━━━━━ MATERIAL FOR THIS EXERCISE
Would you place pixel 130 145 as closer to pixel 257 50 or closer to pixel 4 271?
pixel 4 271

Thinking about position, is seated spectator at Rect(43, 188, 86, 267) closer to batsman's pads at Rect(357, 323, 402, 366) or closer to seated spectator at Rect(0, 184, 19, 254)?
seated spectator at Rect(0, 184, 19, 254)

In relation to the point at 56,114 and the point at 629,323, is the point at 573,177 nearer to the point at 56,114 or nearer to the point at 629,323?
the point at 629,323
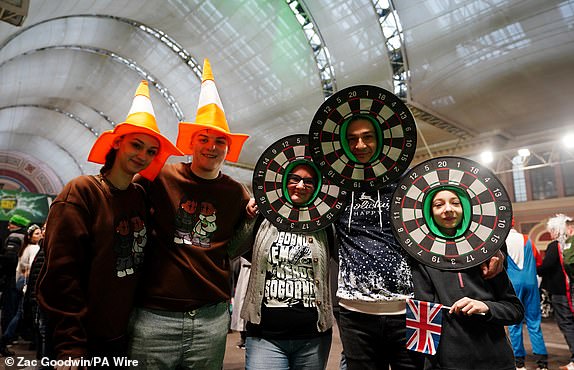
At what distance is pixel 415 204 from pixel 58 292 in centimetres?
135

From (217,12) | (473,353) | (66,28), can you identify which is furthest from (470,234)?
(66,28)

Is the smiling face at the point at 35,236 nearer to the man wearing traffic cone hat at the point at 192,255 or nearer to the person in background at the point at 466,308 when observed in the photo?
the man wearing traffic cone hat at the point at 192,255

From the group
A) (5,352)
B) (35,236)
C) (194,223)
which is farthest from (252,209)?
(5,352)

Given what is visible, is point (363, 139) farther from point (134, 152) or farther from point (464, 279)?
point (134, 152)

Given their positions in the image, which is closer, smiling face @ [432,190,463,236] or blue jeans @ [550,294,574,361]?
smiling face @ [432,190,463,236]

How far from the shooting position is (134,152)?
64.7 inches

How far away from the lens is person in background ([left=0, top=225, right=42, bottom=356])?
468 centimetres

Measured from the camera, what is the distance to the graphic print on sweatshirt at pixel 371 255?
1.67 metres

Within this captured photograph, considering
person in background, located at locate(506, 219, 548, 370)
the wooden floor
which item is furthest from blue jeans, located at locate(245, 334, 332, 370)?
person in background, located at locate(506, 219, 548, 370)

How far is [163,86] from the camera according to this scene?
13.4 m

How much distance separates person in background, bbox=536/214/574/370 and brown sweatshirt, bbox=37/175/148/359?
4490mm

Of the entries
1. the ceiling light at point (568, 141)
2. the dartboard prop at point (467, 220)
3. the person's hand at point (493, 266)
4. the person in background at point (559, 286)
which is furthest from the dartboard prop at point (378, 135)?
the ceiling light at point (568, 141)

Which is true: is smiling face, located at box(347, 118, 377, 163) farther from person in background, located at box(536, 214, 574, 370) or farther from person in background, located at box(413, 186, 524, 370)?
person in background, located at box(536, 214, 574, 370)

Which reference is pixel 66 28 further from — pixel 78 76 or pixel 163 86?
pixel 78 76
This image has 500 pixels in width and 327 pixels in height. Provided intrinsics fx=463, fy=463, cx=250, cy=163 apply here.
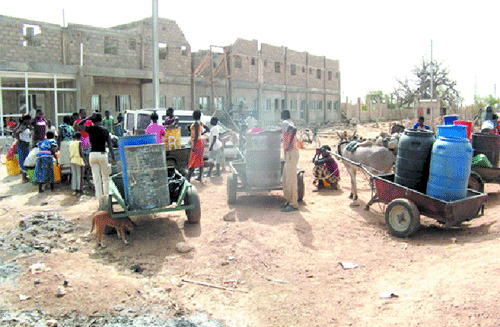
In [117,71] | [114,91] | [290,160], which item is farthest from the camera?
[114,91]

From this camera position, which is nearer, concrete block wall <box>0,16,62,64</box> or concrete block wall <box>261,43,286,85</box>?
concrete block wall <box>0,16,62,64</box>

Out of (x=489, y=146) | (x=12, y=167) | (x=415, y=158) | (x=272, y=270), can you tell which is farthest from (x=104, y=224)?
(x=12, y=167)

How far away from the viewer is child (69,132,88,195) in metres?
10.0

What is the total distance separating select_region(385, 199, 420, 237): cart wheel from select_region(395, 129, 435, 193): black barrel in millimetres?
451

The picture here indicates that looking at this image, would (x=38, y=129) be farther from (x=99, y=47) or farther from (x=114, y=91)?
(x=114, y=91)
━━━━━━━━━━
━━━━━ MATERIAL FOR THIS EXERCISE
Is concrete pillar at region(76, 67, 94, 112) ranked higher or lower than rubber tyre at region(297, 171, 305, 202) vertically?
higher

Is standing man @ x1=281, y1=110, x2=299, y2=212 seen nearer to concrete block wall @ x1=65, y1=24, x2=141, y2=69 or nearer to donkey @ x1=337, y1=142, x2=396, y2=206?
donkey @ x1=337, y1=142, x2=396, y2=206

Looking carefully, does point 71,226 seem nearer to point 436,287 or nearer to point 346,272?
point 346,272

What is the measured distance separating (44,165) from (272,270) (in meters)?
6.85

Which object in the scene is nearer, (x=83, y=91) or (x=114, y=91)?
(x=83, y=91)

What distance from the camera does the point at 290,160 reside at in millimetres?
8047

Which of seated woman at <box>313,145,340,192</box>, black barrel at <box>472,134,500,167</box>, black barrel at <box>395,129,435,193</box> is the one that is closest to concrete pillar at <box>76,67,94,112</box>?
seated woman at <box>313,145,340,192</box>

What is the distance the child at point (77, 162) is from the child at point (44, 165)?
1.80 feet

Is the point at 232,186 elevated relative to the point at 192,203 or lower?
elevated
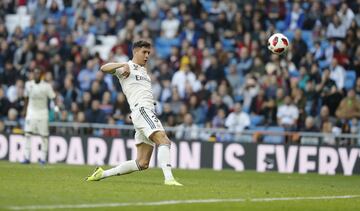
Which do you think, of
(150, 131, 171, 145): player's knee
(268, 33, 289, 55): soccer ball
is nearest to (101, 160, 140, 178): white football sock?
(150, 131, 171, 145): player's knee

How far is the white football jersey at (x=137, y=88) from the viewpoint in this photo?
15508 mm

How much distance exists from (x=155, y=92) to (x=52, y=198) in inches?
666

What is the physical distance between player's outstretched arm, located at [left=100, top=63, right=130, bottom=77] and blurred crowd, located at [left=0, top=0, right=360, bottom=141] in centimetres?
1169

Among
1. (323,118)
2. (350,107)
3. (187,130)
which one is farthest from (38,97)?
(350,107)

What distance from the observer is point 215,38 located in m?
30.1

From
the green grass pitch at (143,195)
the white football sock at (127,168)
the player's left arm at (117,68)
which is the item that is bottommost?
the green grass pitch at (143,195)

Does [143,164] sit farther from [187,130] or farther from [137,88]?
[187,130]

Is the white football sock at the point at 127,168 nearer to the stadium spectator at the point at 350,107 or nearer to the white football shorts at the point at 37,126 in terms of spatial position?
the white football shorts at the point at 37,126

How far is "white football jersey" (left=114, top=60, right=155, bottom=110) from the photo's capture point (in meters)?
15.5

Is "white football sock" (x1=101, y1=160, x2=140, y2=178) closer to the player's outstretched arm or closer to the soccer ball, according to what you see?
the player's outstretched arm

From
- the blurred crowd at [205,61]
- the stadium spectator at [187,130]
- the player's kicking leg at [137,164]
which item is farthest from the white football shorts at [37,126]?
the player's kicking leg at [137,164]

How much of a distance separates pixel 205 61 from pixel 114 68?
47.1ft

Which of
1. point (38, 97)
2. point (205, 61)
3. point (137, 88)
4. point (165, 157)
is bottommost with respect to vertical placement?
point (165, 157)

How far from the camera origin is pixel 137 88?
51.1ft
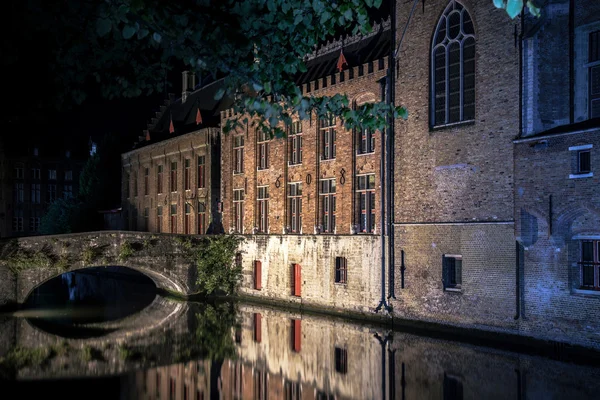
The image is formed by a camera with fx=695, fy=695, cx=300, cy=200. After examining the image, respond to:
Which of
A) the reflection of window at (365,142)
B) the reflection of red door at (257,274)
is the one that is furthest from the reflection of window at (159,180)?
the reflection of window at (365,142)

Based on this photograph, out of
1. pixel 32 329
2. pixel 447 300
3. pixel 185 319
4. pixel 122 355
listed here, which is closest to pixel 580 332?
━━━━━━━━━━
━━━━━ MATERIAL FOR THIS EXERCISE
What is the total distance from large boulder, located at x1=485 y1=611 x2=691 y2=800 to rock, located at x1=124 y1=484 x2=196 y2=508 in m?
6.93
━━━━━━━━━━
■ DIRECTIONS ■
Rewrite the lines from the one containing "Based on this photograph, out of" through the one containing "listed here, which", inclusive, as a numbered list, leaving out any blank lines.

■ ANSWER ■
1. Based on this photograph, out of
2. 1. pixel 32 329
3. 2. pixel 447 300
4. 3. pixel 185 319
5. 4. pixel 122 355
6. listed here, which is closest to pixel 580 332?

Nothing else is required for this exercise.